Queste qualità non sono possedute da tutti. È ben noto che esse sono distribuite nella popolazione di un paese secondo una certa curva, all’incirca a campana, con una qualche correlazione fra queste qualità. Un sistema di selezione dei talenti che sia in qualche modo efficace tenderà a selezionare e ad ammettere quelli che hanno misure più alte di queste qualità.
Negli anni Sessanta per diverse ragioni si realizzò una spinta ad aumentare il numero delle persone con una laurea universitaria. Questa spinta aveva diverse origini. Una di queste era tecnologica e si esprimeva nel mercato del lavoro con una richiesta di impiegati e lavoratori con un’educazione universitaria. Ma c’erano anche altre ragioni: in una società di maggior benessere rispetto al passato, un periodo di studi universitari poteva diventare una forma di consumo, di impiego sofisticato di tempo. Questa seconda motivazione rendeva la necessità di avere qualità intellettuali avanzate meno pressante, particolarmente per alcune discipline.

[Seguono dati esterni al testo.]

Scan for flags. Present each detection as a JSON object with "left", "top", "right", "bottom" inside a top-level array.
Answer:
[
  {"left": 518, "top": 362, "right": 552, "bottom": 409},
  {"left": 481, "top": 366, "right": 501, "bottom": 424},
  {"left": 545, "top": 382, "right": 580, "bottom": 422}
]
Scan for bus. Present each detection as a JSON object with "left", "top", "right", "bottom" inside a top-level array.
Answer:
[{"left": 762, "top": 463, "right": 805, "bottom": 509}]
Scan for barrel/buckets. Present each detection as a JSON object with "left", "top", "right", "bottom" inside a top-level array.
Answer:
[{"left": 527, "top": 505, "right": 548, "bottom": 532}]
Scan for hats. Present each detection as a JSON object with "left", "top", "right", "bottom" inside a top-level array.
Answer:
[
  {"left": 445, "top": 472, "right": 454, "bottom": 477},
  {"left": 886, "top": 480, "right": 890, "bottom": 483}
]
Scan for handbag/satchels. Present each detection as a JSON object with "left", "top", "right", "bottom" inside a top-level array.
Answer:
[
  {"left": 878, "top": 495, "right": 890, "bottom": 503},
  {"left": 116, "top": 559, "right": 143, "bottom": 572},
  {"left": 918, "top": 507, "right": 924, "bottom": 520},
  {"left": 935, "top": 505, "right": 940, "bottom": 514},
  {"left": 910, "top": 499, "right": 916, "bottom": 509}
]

In ogni caso questa espansione si trova di fronte al limite che abbiamo menzionato: se si vuole aumentare la frazione della popolazione che accede a studi universitari il livello medio di queste qualità (per esempio l’intelligenza) tende a scendere. Questa riduzione è di recente stata documentata con studi statistici. Questa trasformazione non è affatto meccanica e dipende molto da come la politica di espansione viene messa in atto. Il Robbins Report (1963), prodotto da una commissione presieduta dall’economista Lord Lionel Robbins con il compito di delineare appunto una politica di espansione, aveva questo limite ben presente. Il Report mette al centro dell’attenzione la necessità di attingere a risorse intellettuali non utilizzate (untapped talent) nella popolazione per evitare questa caduta.

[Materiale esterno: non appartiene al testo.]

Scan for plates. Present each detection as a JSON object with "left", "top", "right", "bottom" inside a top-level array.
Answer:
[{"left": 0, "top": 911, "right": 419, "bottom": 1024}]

I risultati delle varie politiche sono stati almeno discutibili: per quanto abile sia la manovra, la disponibilità di persone di talento è limitata per ragioni che sono in buona parte genetiche, e, se l'espansione è massiccia, come lo fu dopo gli anni Sessanta, gli effetti si dovevano vedere. E si sono visti. E saranno anche più forti se l'espansione continuerà, e lo saranno anche di più (come è il caso di politiche europee che vogliono portare vicino al cinquanta per cento la frazione dei laureati). Per pure ragioni numeriche, non si può avere un’istituzione che seleziona i migliori talenti se questa istituzione raccoglie metà della popolazione.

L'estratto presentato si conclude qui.